I think I'll start this with the more aggressive schedule to see where we land in the conversation, and adjust from there. In my local draft, I'm more explicitly calling this out as an unresolved question.

Went ahead and posted the RFC

An idea regarding dependency resolution came to my mind:

It may be advantageous to allow public dependency versions to be determined by their parent, and making the version field of public dependencies more of a lint. Each crate would get a warning if the version supplied to one of its dependencies doesn't match the version indicated by the dependency: that way version conflicts could be handled locally.

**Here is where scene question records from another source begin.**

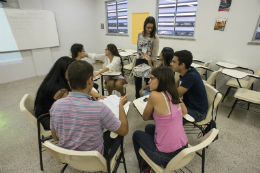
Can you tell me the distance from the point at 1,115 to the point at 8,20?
2737 millimetres

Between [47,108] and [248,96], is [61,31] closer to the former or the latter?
[47,108]

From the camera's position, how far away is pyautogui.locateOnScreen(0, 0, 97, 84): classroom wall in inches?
153

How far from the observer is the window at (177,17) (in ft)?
11.4

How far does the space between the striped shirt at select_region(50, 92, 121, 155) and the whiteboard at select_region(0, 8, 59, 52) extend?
414 centimetres

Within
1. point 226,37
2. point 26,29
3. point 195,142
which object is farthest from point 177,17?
point 26,29

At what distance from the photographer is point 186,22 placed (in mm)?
3652

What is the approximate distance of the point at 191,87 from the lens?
1.54 metres

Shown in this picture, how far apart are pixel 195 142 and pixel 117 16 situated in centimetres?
510

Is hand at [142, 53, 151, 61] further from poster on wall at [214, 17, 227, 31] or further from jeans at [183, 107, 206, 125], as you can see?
poster on wall at [214, 17, 227, 31]

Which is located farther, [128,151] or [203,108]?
[128,151]

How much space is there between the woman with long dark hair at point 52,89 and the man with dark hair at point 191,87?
1.28 m

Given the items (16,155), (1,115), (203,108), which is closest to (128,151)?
(203,108)

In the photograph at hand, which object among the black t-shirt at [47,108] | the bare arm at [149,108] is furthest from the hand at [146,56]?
the black t-shirt at [47,108]

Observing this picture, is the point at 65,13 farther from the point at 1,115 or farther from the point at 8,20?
the point at 1,115
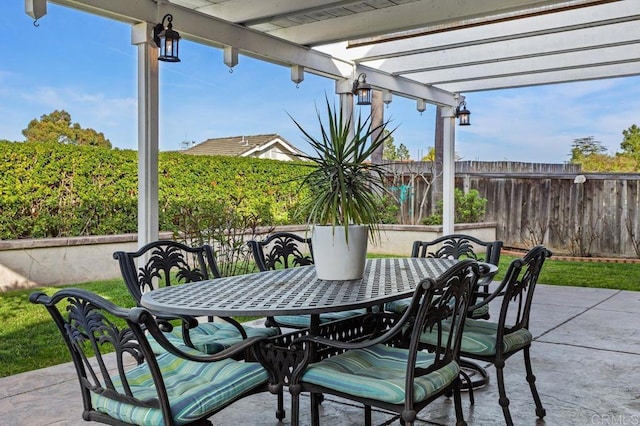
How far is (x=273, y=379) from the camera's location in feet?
7.82

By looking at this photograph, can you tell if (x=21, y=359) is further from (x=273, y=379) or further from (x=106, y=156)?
(x=106, y=156)

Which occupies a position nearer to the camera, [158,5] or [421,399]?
[421,399]

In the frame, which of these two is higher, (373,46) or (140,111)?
(373,46)

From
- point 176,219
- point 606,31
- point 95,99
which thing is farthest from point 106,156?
point 606,31

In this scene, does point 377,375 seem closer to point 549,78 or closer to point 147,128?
point 147,128

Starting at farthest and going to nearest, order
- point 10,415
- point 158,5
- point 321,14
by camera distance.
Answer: point 321,14 → point 158,5 → point 10,415

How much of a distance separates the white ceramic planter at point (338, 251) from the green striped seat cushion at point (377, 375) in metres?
0.48

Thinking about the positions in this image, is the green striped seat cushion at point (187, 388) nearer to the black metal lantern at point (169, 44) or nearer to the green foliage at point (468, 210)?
the black metal lantern at point (169, 44)

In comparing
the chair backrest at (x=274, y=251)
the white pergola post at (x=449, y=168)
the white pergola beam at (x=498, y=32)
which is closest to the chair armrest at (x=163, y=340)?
the chair backrest at (x=274, y=251)

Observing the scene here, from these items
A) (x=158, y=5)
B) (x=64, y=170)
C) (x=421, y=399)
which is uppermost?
(x=158, y=5)

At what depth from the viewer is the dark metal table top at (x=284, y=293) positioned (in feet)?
7.42

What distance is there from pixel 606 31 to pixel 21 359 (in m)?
6.09

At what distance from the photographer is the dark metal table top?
7.42 feet

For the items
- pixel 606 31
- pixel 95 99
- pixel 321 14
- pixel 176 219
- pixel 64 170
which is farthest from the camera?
pixel 95 99
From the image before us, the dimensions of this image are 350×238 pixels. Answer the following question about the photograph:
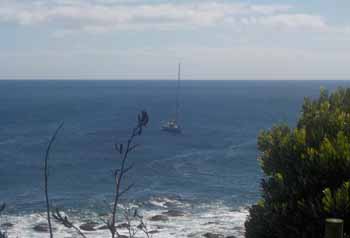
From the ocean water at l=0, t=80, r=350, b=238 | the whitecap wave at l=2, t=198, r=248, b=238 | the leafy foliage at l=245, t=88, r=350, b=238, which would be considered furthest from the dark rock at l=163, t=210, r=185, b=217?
the leafy foliage at l=245, t=88, r=350, b=238

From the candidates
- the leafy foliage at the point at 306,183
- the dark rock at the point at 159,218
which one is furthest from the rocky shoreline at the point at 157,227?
the leafy foliage at the point at 306,183

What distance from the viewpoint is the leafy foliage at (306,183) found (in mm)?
8539

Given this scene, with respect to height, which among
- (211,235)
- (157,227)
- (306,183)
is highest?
(306,183)

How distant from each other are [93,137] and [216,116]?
45432mm

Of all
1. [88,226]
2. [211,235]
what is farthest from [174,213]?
[88,226]

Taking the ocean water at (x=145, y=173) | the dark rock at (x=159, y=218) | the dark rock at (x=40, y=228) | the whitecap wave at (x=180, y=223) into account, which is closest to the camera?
the whitecap wave at (x=180, y=223)

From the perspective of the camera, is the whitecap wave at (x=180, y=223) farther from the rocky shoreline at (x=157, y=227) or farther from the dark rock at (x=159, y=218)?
the dark rock at (x=159, y=218)

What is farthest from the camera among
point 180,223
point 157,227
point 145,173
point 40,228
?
point 145,173

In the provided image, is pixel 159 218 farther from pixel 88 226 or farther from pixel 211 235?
pixel 211 235

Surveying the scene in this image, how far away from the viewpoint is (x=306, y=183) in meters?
9.19

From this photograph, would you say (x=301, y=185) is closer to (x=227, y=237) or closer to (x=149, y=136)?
(x=227, y=237)

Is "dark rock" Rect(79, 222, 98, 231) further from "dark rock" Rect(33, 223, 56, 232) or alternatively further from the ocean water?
"dark rock" Rect(33, 223, 56, 232)

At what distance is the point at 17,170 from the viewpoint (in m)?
56.2

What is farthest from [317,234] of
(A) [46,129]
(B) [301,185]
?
(A) [46,129]
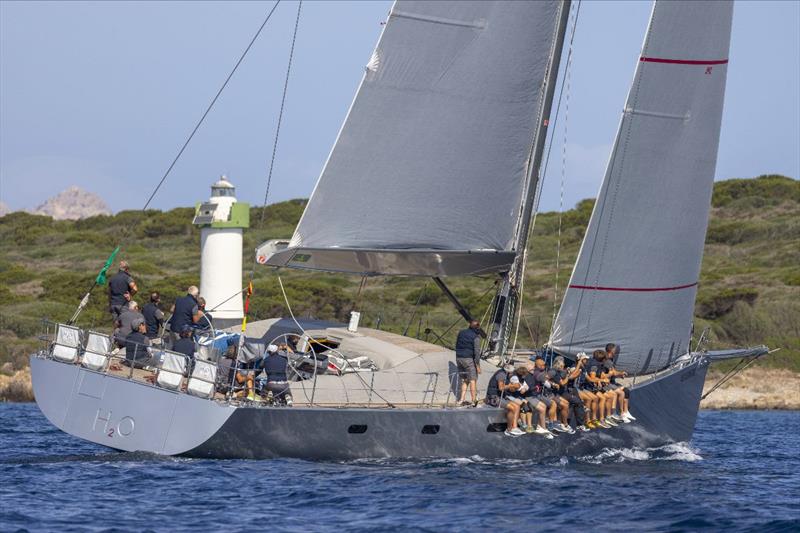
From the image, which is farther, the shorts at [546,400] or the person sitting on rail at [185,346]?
the shorts at [546,400]

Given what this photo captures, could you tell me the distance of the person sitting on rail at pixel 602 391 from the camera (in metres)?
22.5

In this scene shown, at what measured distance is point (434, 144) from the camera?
74.2 feet

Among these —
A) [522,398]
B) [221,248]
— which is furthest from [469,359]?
[221,248]

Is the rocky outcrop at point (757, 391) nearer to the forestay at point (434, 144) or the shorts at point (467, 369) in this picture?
the forestay at point (434, 144)

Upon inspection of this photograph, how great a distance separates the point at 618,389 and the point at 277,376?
6.24 m

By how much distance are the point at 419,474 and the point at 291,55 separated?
7.33m

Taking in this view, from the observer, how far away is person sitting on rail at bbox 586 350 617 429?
2247 cm

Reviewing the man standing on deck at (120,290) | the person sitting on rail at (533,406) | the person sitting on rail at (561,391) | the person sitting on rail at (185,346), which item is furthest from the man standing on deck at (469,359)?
the man standing on deck at (120,290)

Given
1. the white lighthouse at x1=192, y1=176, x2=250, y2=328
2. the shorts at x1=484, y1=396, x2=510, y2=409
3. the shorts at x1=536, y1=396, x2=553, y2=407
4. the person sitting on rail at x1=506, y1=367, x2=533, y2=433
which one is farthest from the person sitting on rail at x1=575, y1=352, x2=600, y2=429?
the white lighthouse at x1=192, y1=176, x2=250, y2=328

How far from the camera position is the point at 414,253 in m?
22.9

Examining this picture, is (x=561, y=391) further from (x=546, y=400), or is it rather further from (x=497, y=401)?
(x=497, y=401)

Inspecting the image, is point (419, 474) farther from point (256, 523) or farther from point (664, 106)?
point (664, 106)

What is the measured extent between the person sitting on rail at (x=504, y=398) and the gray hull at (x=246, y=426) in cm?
18

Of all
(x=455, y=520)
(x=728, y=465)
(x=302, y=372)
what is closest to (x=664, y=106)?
(x=728, y=465)
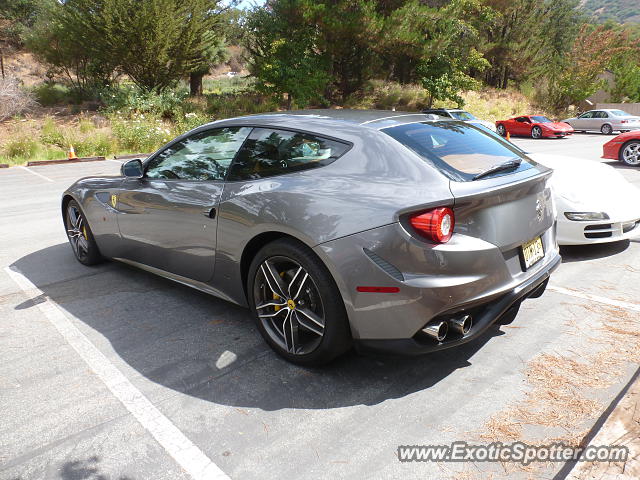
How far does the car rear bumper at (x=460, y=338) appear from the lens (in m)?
2.75

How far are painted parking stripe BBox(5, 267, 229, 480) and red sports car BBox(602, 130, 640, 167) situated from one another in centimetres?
1357

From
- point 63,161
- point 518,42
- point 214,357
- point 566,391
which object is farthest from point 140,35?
point 518,42

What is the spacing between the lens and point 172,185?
397 cm

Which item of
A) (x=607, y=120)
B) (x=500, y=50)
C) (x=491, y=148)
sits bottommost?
(x=607, y=120)

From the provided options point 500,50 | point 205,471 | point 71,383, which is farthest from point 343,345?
point 500,50

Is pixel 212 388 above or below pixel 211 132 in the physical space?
below

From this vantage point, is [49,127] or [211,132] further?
[49,127]

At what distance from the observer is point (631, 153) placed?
1288 centimetres

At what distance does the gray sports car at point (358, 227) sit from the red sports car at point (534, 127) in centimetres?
2359

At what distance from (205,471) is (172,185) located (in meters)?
2.30

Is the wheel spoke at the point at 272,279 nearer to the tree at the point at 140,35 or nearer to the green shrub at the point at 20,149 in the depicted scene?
the green shrub at the point at 20,149

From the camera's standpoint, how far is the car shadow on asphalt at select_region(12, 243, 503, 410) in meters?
2.97

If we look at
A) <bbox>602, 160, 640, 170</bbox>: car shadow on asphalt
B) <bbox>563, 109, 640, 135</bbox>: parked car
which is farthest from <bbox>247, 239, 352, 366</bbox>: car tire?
<bbox>563, 109, 640, 135</bbox>: parked car

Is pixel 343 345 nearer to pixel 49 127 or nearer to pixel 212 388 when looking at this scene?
pixel 212 388
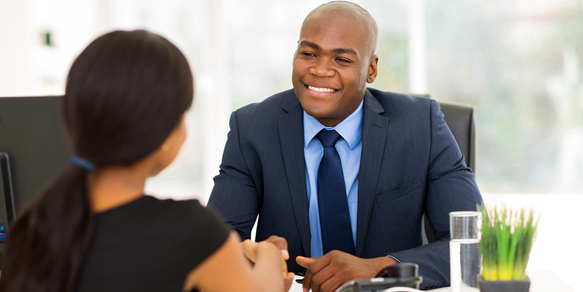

Here's how I imagined this:

[package]
name = "serde_user"
version = "1.0.0"

[dependencies]
serde = { version = "1", pub = true } # this is just a lint

[package]
name = "serde_user_user"
version = "1.0.0"

[dependencies]
serde = { version = "1.0.189" } # this determines the actual version -- warns if broader than what is required by serde_user
serde_user = { version = "1", dependencies = { serde = "serde" } } # make serde-user use serde defined as serde in this crate's dependecies

This gives crate authors greater flexibility for managing and synchronizing dependencies of dependencies.

This would also allow multiple versions / copies of the same crate to coexist in the same subtree:

[package]
name = "complex_package"
version = "1.0.0"

[dependencies]
public_serde = { package = "serde", version = "1", pub = true }
serde_08 = { package = "serde", version = "0.8" }

public_serde_user = { version = "1", dependencies = { serde = "public_serde" } }
old_serde_user = { version = "1", dependencies = { serde = "serde_08" } }

Does this make sense? Does it have issues I didn't think of? (I'm sure it has...) Would it be too much effort to implement this in the current RFC?